┌─ Records

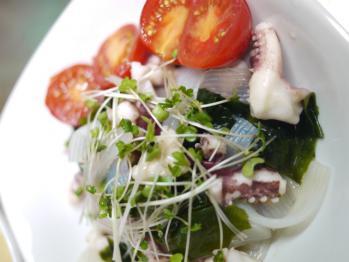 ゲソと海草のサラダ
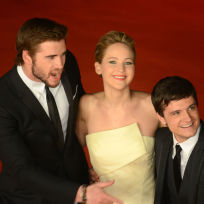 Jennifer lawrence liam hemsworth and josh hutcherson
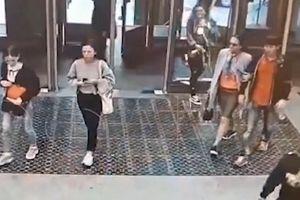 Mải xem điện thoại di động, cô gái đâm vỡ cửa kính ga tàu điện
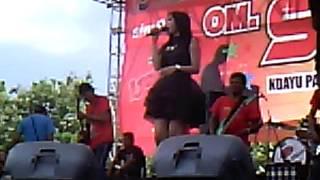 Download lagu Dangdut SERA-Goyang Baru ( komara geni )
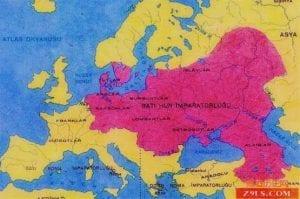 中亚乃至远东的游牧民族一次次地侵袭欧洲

└─
┌─ Records

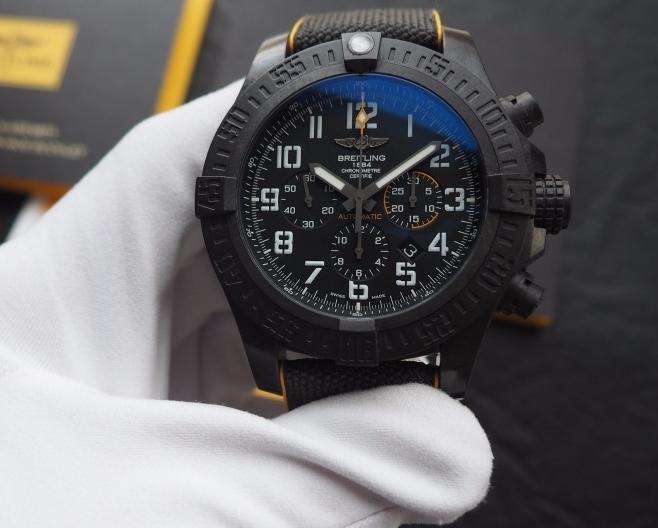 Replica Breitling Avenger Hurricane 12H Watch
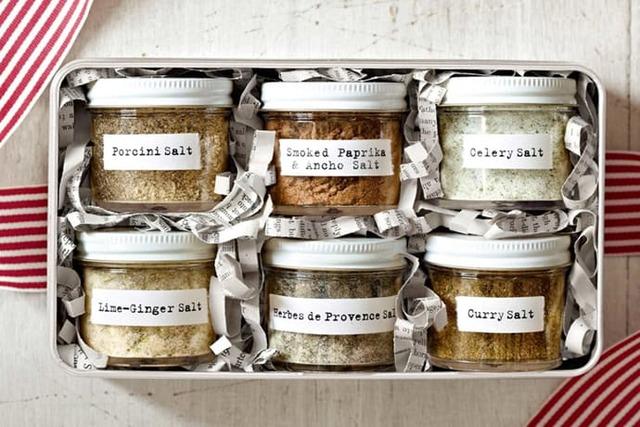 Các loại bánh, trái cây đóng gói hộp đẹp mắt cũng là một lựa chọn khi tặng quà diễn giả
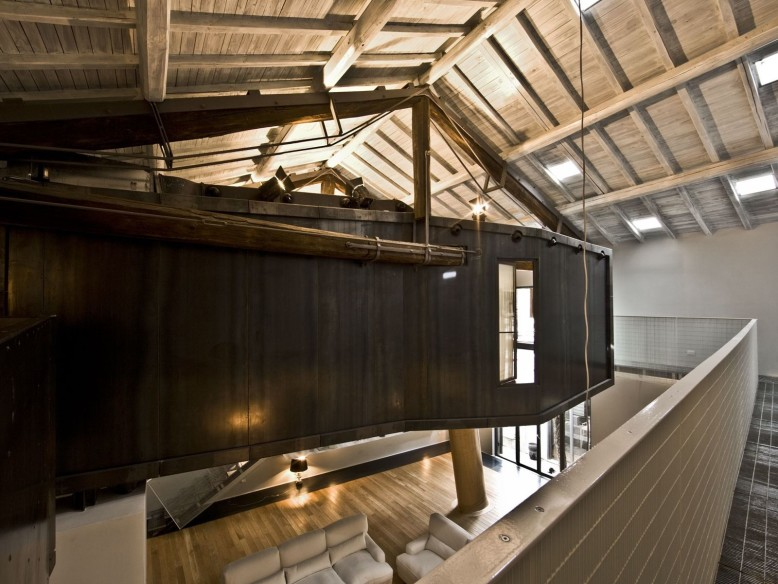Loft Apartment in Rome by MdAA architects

└─

What is being asked: Reproduce the listing above only between the lines holding "Replica Breitling Avenger" and "Loft Apartment in Rome by MdAA architects", inclusive. Every line must match exactly, and pictures are dropped.

Response to this task:
 Replica Breitling Avenger Hurricane 12H Watch
 Các loại bánh, trái cây đóng gói hộp đẹp mắt cũng là một lựa chọn khi tặng quà diễn giả
Loft Apartment in Rome by MdAA architects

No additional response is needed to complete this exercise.